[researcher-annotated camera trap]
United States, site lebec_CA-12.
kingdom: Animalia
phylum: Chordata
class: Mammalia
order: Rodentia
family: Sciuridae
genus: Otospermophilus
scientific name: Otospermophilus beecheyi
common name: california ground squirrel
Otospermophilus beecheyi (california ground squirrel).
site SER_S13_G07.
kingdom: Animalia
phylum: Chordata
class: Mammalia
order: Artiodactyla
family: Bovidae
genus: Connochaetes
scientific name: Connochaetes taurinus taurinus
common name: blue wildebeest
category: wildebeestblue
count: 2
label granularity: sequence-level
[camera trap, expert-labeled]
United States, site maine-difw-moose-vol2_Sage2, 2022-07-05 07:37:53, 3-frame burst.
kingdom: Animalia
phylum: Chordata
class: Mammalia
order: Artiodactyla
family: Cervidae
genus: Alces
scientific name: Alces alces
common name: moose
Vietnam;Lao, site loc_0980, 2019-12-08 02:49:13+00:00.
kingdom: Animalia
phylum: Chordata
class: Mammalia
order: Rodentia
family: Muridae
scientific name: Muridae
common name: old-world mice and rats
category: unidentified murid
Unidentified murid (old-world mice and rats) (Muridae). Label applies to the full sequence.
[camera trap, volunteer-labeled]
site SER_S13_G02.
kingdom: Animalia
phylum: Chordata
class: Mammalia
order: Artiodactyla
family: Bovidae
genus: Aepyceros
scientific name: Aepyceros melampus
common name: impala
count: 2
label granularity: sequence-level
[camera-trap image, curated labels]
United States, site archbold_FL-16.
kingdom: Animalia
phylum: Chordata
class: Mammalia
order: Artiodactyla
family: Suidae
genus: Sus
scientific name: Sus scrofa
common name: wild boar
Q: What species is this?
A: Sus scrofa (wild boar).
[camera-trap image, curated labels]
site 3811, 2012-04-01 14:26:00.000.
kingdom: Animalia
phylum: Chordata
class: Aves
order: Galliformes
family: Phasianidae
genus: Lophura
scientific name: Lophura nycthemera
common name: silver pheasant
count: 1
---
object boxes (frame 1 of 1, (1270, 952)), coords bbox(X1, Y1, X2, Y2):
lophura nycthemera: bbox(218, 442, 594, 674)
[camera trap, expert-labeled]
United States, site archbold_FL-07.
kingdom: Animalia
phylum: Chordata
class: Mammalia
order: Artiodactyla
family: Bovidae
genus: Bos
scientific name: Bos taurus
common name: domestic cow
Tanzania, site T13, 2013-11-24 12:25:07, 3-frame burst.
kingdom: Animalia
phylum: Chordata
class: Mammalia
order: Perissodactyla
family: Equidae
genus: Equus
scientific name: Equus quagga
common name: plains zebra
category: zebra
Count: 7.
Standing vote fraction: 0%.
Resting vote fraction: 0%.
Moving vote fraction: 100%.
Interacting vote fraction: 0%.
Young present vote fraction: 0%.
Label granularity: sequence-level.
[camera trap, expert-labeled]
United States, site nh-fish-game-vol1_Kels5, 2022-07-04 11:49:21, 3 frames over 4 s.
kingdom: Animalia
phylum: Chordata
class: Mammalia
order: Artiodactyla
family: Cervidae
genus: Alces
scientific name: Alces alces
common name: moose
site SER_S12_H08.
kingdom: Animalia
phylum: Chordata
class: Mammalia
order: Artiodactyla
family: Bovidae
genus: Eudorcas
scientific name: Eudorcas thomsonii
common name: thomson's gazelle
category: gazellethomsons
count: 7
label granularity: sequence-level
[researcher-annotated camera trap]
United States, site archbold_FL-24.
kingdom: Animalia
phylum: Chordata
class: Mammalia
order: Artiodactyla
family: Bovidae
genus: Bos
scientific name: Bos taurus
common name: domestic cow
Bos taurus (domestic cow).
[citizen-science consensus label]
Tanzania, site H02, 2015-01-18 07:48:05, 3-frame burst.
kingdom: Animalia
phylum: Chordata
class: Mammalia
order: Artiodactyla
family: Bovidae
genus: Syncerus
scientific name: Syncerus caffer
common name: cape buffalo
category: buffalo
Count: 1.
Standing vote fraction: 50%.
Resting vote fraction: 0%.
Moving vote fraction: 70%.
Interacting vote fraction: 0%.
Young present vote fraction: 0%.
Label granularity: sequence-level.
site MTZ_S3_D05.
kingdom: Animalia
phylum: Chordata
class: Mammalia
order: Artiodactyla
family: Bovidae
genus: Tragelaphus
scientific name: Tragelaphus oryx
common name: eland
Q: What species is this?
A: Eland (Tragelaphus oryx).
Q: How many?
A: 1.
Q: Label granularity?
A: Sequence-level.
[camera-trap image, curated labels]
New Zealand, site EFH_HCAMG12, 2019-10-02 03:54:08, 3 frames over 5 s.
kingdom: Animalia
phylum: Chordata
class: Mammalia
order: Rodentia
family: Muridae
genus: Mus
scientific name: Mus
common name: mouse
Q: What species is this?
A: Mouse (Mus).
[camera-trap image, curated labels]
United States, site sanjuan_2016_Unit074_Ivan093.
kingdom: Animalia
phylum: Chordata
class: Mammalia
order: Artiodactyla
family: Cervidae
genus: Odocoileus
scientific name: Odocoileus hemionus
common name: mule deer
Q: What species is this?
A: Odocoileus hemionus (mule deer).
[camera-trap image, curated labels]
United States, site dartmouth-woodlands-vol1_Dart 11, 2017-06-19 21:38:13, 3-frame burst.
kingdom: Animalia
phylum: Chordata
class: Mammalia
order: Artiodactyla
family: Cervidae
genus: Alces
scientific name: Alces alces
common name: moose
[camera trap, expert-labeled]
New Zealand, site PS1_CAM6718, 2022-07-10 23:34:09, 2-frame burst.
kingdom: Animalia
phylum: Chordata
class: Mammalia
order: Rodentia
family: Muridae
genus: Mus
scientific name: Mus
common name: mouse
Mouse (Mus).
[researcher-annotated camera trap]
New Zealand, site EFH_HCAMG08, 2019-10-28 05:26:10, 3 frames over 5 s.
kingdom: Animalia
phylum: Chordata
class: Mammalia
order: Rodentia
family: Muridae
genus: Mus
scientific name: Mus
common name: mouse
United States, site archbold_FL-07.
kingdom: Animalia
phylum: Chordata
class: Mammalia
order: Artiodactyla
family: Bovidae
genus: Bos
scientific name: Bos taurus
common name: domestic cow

> **What the task requires**:
Retype the records above in full, exactly as they appear.

> **Result of the task**:
[researcher-annotated camera trap]
United States, site lebec_CA-12.
kingdom: Animalia
phylum: Chordata
class: Mammalia
order: Rodentia
family: Sciuridae
genus: Otospermophilus
scientific name: Otospermophilus beecheyi
common name: california ground squirrel
Otospermophilus beecheyi (california ground squirrel).
site SER_S13_G07.
kingdom: Animalia
phylum: Chordata
class: Mammalia
order: Artiodactyla
family: Bovidae
genus: Connochaetes
scientific name: Connochaetes taurinus taurinus
common name: blue wildebeest
category: wildebeestblue
count: 2
label granularity: sequence-level
[camera trap, expert-labeled]
United States, site maine-difw-moose-vol2_Sage2, 2022-07-05 07:37:53, 3-frame burst.
kingdom: Animalia
phylum: Chordata
class: Mammalia
order: Artiodactyla
family: Cervidae
genus: Alces
scientific name: Alces alces
common name: moose
Vietnam;Lao, site loc_0980, 2019-12-08 02:49:13+00:00.
kingdom: Animalia
phylum: Chordata
class: Mammalia
order: Rodentia
family: Muridae
scientific name: Muridae
common name: old-world mice and rats
category: unidentified murid
Unidentified murid (old-world mice and rats) (Muridae). Label applies to the full sequence.
[camera trap, volunteer-labeled]
site SER_S13_G02.
kingdom: Animalia
phylum: Chordata
class: Mammalia
order: Artiodactyla
family: Bovidae
genus: Aepyceros
scientific name: Aepyceros melampus
common name: impala
count: 2
label granularity: sequence-level
[camera-trap image, curated labels]
United States, site archbold_FL-16.
kingdom: Animalia
phylum: Chordata
class: Mammalia
order: Artiodactyla
family: Suidae
genus: Sus
scientific name: Sus scrofa
common name: wild boar
Q: What species is this?
A: Sus scrofa (wild boar).
[camera-trap image, curated labels]
site 3811, 2012-04-01 14:26:00.000.
kingdom: Animalia
phylum: Chordata
class: Aves
order: Galliformes
family: Phasianidae
genus: Lophura
scientific name: Lophura nycthemera
common name: silver pheasant
count: 1
---
object boxes (frame 1 of 1, (1270, 952)), coords bbox(X1, Y1, X2, Y2):
lophura nycthemera: bbox(218, 442, 594, 674)
[camera trap, expert-labeled]
United States, site archbold_FL-07.
kingdom: Animalia
phylum: Chordata
class: Mammalia
order: Artiodactyla
family: Bovidae
genus: Bos
scientific name: Bos taurus
common name: domestic cow
Tanzania, site T13, 2013-11-24 12:25:07, 3-frame burst.
kingdom: Animalia
phylum: Chordata
class: Mammalia
order: Perissodactyla
family: Equidae
genus: Equus
scientific name: Equus quagga
common name: plains zebra
category: zebra
Count: 7.
Standing vote fraction: 0%.
Resting vote fraction: 0%.
Moving vote fraction: 100%.
Interacting vote fraction: 0%.
Young present vote fraction: 0%.
Label granularity: sequence-level.
[camera trap, expert-labeled]
United States, site nh-fish-game-vol1_Kels5, 2022-07-04 11:49:21, 3 frames over 4 s.
kingdom: Animalia
phylum: Chordata
class: Mammalia
order: Artiodactyla
family: Cervidae
genus: Alces
scientific name: Alces alces
common name: moose
site SER_S12_H08.
kingdom: Animalia
phylum: Chordata
class: Mammalia
order: Artiodactyla
family: Bovidae
genus: Eudorcas
scientific name: Eudorcas thomsonii
common name: thomson's gazelle
category: gazellethomsons
count: 7
label granularity: sequence-level
[researcher-annotated camera trap]
United States, site archbold_FL-24.
kingdom: Animalia
phylum: Chordata
class: Mammalia
order: Artiodactyla
family: Bovidae
genus: Bos
scientific name: Bos taurus
common name: domestic cow
Bos taurus (domestic cow).
[citizen-science consensus label]
Tanzania, site H02, 2015-01-18 07:48:05, 3-frame burst.
kingdom: Animalia
phylum: Chordata
class: Mammalia
order: Artiodactyla
family: Bovidae
genus: Syncerus
scientific name: Syncerus caffer
common name: cape buffalo
category: buffalo
Count: 1.
Standing vote fraction: 50%.
Resting vote fraction: 0%.
Moving vote fraction: 70%.
Interacting vote fraction: 0%.
Young present vote fraction: 0%.
Label granularity: sequence-level.
site MTZ_S3_D05.
kingdom: Animalia
phylum: Chordata
class: Mammalia
order: Artiodactyla
family: Bovidae
genus: Tragelaphus
scientific name: Tragelaphus oryx
common name: eland
Q: What species is this?
A: Eland (Tragelaphus oryx).
Q: How many?
A: 1.
Q: Label granularity?
A: Sequence-level.
[camera-trap image, curated labels]
New Zealand, site EFH_HCAMG12, 2019-10-02 03:54:08, 3 frames over 5 s.
kingdom: Animalia
phylum: Chordata
class: Mammalia
order: Rodentia
family: Muridae
genus: Mus
scientific name: Mus
common name: mouse
Q: What species is this?
A: Mouse (Mus).
[camera-trap image, curated labels]
United States, site sanjuan_2016_Unit074_Ivan093.
kingdom: Animalia
phylum: Chordata
class: Mammalia
order: Artiodactyla
family: Cervidae
genus: Odocoileus
scientific name: Odocoileus hemionus
common name: mule deer
Q: What species is this?
A: Odocoileus hemionus (mule deer).
[camera-trap image, curated labels]
United States, site dartmouth-woodlands-vol1_Dart 11, 2017-06-19 21:38:13, 3-frame burst.
kingdom: Animalia
phylum: Chordata
class: Mammalia
order: Artiodactyla
family: Cervidae
genus: Alces
scientific name: Alces alces
common name: moose
[camera trap, expert-labeled]
New Zealand, site PS1_CAM6718, 2022-07-10 23:34:09, 2-frame burst.
kingdom: Animalia
phylum: Chordata
class: Mammalia
order: Rodentia
family: Muridae
genus: Mus
scientific name: Mus
common name: mouse
Mouse (Mus).
[researcher-annotated camera trap]
New Zealand, site EFH_HCAMG08, 2019-10-28 05:26:10, 3 frames over 5 s.
kingdom: Animalia
phylum: Chordata
class: Mammalia
order: Rodentia
family: Muridae
genus: Mus
scientific name: Mus
common name: mouse
United States, site archbold_FL-07.
kingdom: Animalia
phylum: Chordata
class: Mammalia
order: Artiodactyla
family: Bovidae
genus: Bos
scientific name: Bos taurus
common name: domestic cow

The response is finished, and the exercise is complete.